In [1]:
import torch
import torch.nn.functional as F
import torch.nn as nn
import numpy as np
from IPython import display
import math

## 1. Scaled Dot-product Self Attention

In [52]:
display.Image('Attention_components.jpeg', width=600)

<IPython.core.display.Image object>

In [54]:
display.Image('scaled_attention.jpeg', width=350)

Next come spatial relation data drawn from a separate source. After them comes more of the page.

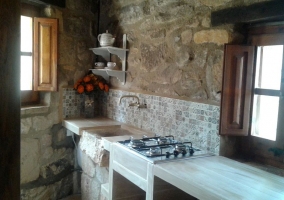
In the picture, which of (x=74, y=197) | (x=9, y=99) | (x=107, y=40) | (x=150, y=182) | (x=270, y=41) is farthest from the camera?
(x=74, y=197)

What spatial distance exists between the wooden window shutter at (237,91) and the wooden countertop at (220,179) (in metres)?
0.24

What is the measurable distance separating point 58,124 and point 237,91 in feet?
6.56

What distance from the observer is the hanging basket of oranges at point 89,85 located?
10.1 ft

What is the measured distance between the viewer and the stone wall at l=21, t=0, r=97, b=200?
9.40ft

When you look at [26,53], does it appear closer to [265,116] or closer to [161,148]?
[161,148]

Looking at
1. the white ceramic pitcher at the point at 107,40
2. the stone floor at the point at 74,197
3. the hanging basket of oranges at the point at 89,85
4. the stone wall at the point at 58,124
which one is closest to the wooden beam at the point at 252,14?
the white ceramic pitcher at the point at 107,40

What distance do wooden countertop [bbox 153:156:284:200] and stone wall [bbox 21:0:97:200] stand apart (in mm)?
1755

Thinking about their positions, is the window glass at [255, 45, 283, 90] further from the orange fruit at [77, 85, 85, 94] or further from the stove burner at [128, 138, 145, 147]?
the orange fruit at [77, 85, 85, 94]

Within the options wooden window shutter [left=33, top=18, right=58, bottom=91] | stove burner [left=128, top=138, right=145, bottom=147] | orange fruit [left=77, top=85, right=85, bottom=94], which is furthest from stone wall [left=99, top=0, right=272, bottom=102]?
wooden window shutter [left=33, top=18, right=58, bottom=91]

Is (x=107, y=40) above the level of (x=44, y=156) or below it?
above

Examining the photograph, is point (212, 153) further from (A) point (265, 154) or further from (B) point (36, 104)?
(B) point (36, 104)

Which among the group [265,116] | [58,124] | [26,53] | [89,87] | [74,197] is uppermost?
[26,53]

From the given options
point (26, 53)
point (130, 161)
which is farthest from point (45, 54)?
point (130, 161)

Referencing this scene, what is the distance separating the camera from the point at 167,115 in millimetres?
2314
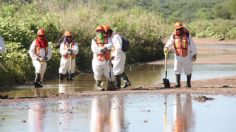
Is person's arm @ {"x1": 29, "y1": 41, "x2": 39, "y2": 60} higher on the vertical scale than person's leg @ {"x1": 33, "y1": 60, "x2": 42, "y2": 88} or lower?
higher

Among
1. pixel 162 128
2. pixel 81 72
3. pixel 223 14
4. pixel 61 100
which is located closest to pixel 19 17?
pixel 81 72

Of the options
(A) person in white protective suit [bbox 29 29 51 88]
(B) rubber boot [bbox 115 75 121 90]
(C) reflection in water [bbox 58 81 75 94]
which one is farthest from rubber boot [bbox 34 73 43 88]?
(B) rubber boot [bbox 115 75 121 90]

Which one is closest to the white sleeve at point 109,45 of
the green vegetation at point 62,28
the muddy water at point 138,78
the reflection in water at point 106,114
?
the muddy water at point 138,78

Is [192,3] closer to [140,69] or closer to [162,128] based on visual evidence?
[140,69]

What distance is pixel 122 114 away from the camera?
1559 cm

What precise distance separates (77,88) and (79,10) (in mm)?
12796

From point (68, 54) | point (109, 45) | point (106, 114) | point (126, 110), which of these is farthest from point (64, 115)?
point (68, 54)

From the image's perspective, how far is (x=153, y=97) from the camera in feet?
62.5

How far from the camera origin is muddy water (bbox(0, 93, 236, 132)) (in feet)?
44.9

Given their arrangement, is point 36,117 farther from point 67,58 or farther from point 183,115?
point 67,58

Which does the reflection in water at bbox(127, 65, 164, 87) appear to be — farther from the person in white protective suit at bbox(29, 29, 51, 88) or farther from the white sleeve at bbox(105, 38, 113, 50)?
the white sleeve at bbox(105, 38, 113, 50)

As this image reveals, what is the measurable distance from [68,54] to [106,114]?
33.8ft

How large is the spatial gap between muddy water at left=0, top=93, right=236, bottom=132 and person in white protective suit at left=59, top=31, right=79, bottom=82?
20.9ft

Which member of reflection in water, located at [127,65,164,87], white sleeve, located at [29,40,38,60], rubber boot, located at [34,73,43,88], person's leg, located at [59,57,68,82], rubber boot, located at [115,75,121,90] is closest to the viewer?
rubber boot, located at [115,75,121,90]
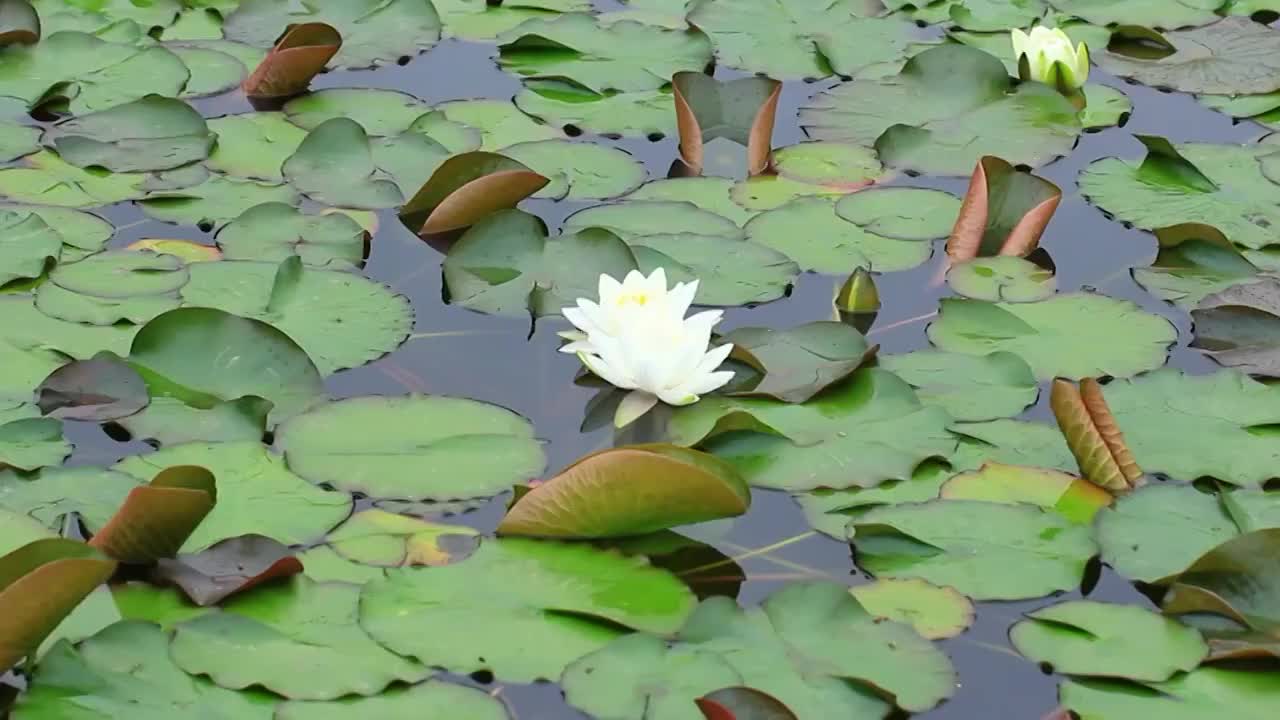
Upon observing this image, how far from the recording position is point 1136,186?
3402 millimetres

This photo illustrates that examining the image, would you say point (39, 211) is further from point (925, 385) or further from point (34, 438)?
point (925, 385)

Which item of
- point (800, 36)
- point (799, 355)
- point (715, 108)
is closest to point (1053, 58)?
point (800, 36)

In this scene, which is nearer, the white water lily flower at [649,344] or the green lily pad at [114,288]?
the white water lily flower at [649,344]

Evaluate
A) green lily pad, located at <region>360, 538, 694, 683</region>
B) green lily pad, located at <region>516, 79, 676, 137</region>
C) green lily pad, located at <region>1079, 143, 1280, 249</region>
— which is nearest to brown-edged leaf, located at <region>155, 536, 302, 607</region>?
green lily pad, located at <region>360, 538, 694, 683</region>

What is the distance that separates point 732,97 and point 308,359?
132 cm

<IPython.core.display.Image object>

In [61]:
d_k = 64  #Q(=K) dimension
d_v = 64

class ScaledDotProductAttention(nn.Module):
    def __init__(self):
        super(ScaledDotProductAttention, self).__init__()        
    def forward(self, Q, K, V, attn_mask):
        
        scores = torch.matmul(Q, K.transpose(-1, -2)) / np.sqrt(d_k) 
          
        scores.masked_fill_(attn_mask, -1e9) 
        
        weights = nn.Softmax(dim=-1)(scores) 
        
        context = torch.matmul(weights, V) 
         
        return context, weights # 返回上下文向量和注意力分数


In [10]:
display.Image('Multi head Attention.jpeg', width = 650)

<IPython.core.display.Image object>

In [67]:
d_embedding = 512
n_heads = 8
batch_size = 3  

class MultiHeadAttention(nn.Module):
    def __init__(self):
        super(MultiHeadAttention, self).__init__()

        self.W_Q = nn.Linear(d_embedding,d_k*n_heads)  # Q linear layer->input:d_embedding, output:dim_k*n_heads
        self.W_K = nn.Linear(d_embedding,d_k*n_heads)
        self.W_V = nn.Linear(d_embedding,d_v*n_heads)
        self.linear = nn.Linear(n_heads * d_v, d_embedding)
        self.layer_norm = nn.LayerNorm(d_embedding)

    def forward(self, Q, K, V, attn_mask):

        ## Q, K, V[batch_size, len_q/k/v, embedding_dim]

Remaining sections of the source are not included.